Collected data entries
========================

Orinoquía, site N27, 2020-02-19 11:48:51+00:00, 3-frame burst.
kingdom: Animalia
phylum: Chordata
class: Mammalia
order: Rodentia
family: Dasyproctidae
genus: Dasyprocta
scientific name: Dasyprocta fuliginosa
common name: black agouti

========================

• [TO DO]: Return the line that contains "phylum: Chordata" along with every line after it through the end of the entries, exactly, adding nothing.

• [EXERCISE OUTPUT]:
phylum: Chordata
class: Mammalia
order: Rodentia
family: Dasyproctidae
genus: Dasyprocta
scientific name: Dasyprocta fuliginosa
common name: black agouti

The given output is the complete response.